TASK STATEMENT:
Print out the records precisely, keeping each line identical to its source.
INPUT RECORDS Block Start
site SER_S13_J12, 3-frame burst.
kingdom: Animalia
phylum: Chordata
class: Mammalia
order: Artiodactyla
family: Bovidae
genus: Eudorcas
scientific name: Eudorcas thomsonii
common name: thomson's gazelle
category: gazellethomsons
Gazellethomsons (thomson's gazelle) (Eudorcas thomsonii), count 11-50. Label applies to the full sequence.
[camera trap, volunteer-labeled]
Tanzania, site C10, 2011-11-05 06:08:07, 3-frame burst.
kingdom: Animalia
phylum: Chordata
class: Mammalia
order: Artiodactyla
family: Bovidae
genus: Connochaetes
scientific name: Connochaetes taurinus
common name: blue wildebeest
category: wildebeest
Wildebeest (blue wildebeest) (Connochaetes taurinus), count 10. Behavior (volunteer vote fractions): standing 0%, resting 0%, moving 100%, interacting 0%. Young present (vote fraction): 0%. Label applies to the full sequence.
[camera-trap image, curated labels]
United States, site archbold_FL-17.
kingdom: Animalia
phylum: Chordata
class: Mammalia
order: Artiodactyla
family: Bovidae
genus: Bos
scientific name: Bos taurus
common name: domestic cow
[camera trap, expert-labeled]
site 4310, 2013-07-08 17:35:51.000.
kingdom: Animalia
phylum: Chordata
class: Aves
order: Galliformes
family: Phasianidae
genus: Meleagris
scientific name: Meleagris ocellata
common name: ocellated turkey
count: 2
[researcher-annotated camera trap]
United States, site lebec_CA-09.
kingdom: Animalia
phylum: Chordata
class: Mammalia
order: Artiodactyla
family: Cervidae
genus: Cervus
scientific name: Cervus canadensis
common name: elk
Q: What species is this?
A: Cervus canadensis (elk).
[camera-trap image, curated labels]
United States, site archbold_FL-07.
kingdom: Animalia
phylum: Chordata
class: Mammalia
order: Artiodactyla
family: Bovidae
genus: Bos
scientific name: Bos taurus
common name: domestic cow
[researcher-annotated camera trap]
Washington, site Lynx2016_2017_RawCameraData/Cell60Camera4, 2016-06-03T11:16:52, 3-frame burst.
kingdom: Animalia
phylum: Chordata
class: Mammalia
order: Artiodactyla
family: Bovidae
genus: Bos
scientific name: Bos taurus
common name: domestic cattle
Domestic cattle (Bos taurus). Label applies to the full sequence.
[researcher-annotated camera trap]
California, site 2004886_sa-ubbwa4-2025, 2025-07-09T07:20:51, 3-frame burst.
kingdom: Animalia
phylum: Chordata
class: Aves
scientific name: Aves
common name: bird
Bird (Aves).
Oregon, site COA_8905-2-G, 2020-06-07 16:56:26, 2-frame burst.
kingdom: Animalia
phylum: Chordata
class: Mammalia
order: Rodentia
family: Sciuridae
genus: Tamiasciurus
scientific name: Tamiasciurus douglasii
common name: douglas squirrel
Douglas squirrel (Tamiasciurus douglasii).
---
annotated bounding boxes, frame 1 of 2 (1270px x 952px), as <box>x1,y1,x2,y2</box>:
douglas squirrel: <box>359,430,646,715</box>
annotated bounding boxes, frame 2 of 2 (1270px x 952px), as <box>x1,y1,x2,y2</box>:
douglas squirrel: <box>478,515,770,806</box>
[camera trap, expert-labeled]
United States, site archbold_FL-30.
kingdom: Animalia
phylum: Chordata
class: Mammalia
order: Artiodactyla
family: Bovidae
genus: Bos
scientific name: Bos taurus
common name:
INPUT RECORDS Block End
ANSWER TO THE PROBLEM:
site SER_S13_J12, 3-frame burst.
kingdom: Animalia
phylum: Chordata
class: Mammalia
order: Artiodactyla
family: Bovidae
genus: Eudorcas
scientific name: Eudorcas thomsonii
common name: thomson's gazelle
category: gazellethomsons
Gazellethomsons (thomson's gazelle) (Eudorcas thomsonii), count 11-50. Label applies to the full sequence.
[camera trap, volunteer-labeled]
Tanzania, site C10, 2011-11-05 06:08:07, 3-frame burst.
kingdom: Animalia
phylum: Chordata
class: Mammalia
order: Artiodactyla
family: Bovidae
genus: Connochaetes
scientific name: Connochaetes taurinus
common name: blue wildebeest
category: wildebeest
Wildebeest (blue wildebeest) (Connochaetes taurinus), count 10. Behavior (volunteer vote fractions): standing 0%, resting 0%, moving 100%, interacting 0%. Young present (vote fraction): 0%. Label applies to the full sequence.
[camera-trap image, curated labels]
United States, site archbold_FL-17.
kingdom: Animalia
phylum: Chordata
class: Mammalia
order: Artiodactyla
family: Bovidae
genus: Bos
scientific name: Bos taurus
common name: domestic cow
[camera trap, expert-labeled]
site 4310, 2013-07-08 17:35:51.000.
kingdom: Animalia
phylum: Chordata
class: Aves
order: Galliformes
family: Phasianidae
genus: Meleagris
scientific name: Meleagris ocellata
common name: ocellated turkey
count: 2
[researcher-annotated camera trap]
United States, site lebec_CA-09.
kingdom: Animalia
phylum: Chordata
class: Mammalia
order: Artiodactyla
family: Cervidae
genus: Cervus
scientific name: Cervus canadensis
common name: elk
Q: What species is this?
A: Cervus canadensis (elk).
[camera-trap image, curated labels]
United States, site archbold_FL-07.
kingdom: Animalia
phylum: Chordata
class: Mammalia
order: Artiodactyla
family: Bovidae
genus: Bos
scientific name: Bos taurus
common name: domestic cow
[researcher-annotated camera trap]
Washington, site Lynx2016_2017_RawCameraData/Cell60Camera4, 2016-06-03T11:16:52, 3-frame burst.
kingdom: Animalia
phylum: Chordata
class: Mammalia
order: Artiodactyla
family: Bovidae
genus: Bos
scientific name: Bos taurus
common name: domestic cattle
Domestic cattle (Bos taurus). Label applies to the full sequence.
[researcher-annotated camera trap]
California, site 2004886_sa-ubbwa4-2025, 2025-07-09T07:20:51, 3-frame burst.
kingdom: Animalia
phylum: Chordata
class: Aves
scientific name: Aves
common name: bird
Bird (Aves).
Oregon, site COA_8905-2-G, 2020-06-07 16:56:26, 2-frame burst.
kingdom: Animalia
phylum: Chordata
class: Mammalia
order: Rodentia
family: Sciuridae
genus: Tamiasciurus
scientific name: Tamiasciurus douglasii
common name: douglas squirrel
Douglas squirrel (Tamiasciurus douglasii).
---
annotated bounding boxes, frame 1 of 2 (1270px x 952px), as <box>x1,y1,x2,y2</box>:
douglas squirrel: <box>359,430,646,715</box>
annotated bounding boxes, frame 2 of 2 (1270px x 952px), as <box>x1,y1,x2,y2</box>:
douglas squirrel: <box>478,515,770,806</box>
[camera trap, expert-labeled]
United States, site archbold_FL-30.
kingdom: Animalia
phylum: Chordata
class: Mammalia
order: Artiodactyla
family: Bovidae
genus: Bos
scientific name: Bos taurus
common name:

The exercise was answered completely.